Кончалось дежурство, и синим вечером Леночку около больницы ждал очередной мускулистый, с крепким взглядом молодой человек, с небрежно зажатым под мышкой букетом цветов. Тетю Клаву ждал дома ее "дед" и варил в ковшике манную кашу на двоих. Вячеслава Петровича дома тоже ждали, но он обычно не торопился и оставался в ординаторской поболтать с хорошенькими дежурными медсестрами. А по обыкновению злой Костик ни с кем поболтать не оставался - он топал через два квартала в университетскую общагу. В его мечтах бледный Кащей принимал черты одного из мускулистых молодых людей, и Костик с наслаждением бил по ненавистной роже. Но Кащеем бригада прозвала своего вечного клиента вовсе не за романтическую бледность, так что проходило около двух недель, и бригада снова ехала на вызов.
Тетя Клава уже с закрытыми глазами могла найти кратчайший путь к его дому. Костик за полминуты добегал по лестнице до квартиры, привычным движением с одного удара вышибал дверь. Следом как раз поспевали Леночка с заготовленными слезами и Вячеслав Петрович, который, проходя в комнату и наблюдая знакомую картину, традиционно говорил: "Опять вы, Кащеюшка, за свое...". Тело повесившегося покачивалось на крюке люстры. Рядом валялась табуретка. Внизу на ковре было мокро - но лужица небольшая: Кащей знал, что удушение вызывает непроизвольное мочеиспускание, и облегчался перед действом. Впрочем, разглядывать все эти подробности бригаде было некогда - Костик с помощью Вячеслава Петровича стаскивал тело и клал его на пол, Леночка обрезала веревку и освобождала шею, Вячеслав Петрович с Костиком делали искусственное дыхание. В дверях молча стояла тетя Клава, поднимавшаяся обычно на лифте. Через некоторое время Кащей заходился кашлем - он хрипел, шея его синела, и бригада облегченно вздыхала. Леночка обтирала шею Кащея мазью, кашель Кащея, надрывный, раздирающий, становился все тише, и тогда он открывал наконец рыбьи свои глаза и обводил взглядом комнату...
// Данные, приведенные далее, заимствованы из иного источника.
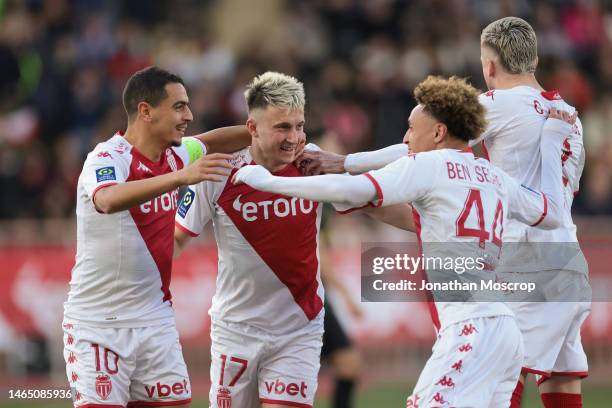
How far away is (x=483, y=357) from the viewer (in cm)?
669

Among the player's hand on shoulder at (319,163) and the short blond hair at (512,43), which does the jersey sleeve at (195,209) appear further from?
the short blond hair at (512,43)

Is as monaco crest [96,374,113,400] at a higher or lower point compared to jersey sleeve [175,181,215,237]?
lower

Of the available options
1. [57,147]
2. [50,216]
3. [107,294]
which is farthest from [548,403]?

В ординаторской Леночка, с ногами забравшись в старое кресло, читала что-то в розовой обложке. Стажер Костик хмурился и тоже читал, что-то внушительное, со словом "Анатомия", вытисненном золотом на блеклой обложке. Вячеслав Петрович беседовал за маленьким столом с новенькой медсестрой, положив невзначай ей руку на коленку и не забывая прихлебывать чай, чтоб не остыл. Хлопнув дверью, вошла тетя Клава, как всегда одышливо переводя дух - ординаторская находилась на третьем этаже, и лифта в больнице не было. Тетя Клава постояла немножко и, отдышавшись, сказала:
- Кащей умер.
Леночка издала тихий щемящий звук, Костик захлопнул шумно книжку, Вячеслав Петрович оставил в покое коленку медсестры. Тетя Клава присела на свободный табурет и витиевато, по-шоферски выругалась. Потом объяснила:
- К нему другую бригаду вызвали - в диспетчерской новую посадили, та и отправила третью машину. А те пока собрались, пока дом нашли, пока врач их (тетя Клава добавила важную характеристику врача)... пока врач их у подъезда сигаретку докурил...
Леночка тоненько, как ребенок, заплакала, пряча лицо в ладонях. Костик стремительно подошел к ней, положил тяжелые руки ей на плечи и замер, не зная, что делать дальше.
- Клавдия Васильевна, - медленно проговорил Вячеслав Петрович, - а вы не помните, как его звали-то.
- Мишей вроде - отозвалась тетя Клава. - А может, и не Мишей. Мы-то привыкли все - Кащеем да Кащеем. Молодой-то ведь совсем... был.
- Надо будет в отчете посмотреть. - сказал Вячеслав Петрович и поднялся. Проходя мимо мусорного ведра, он замер, достал из кармана халата маленький календарик и, бросив его в ведро, вышел из ординаторской.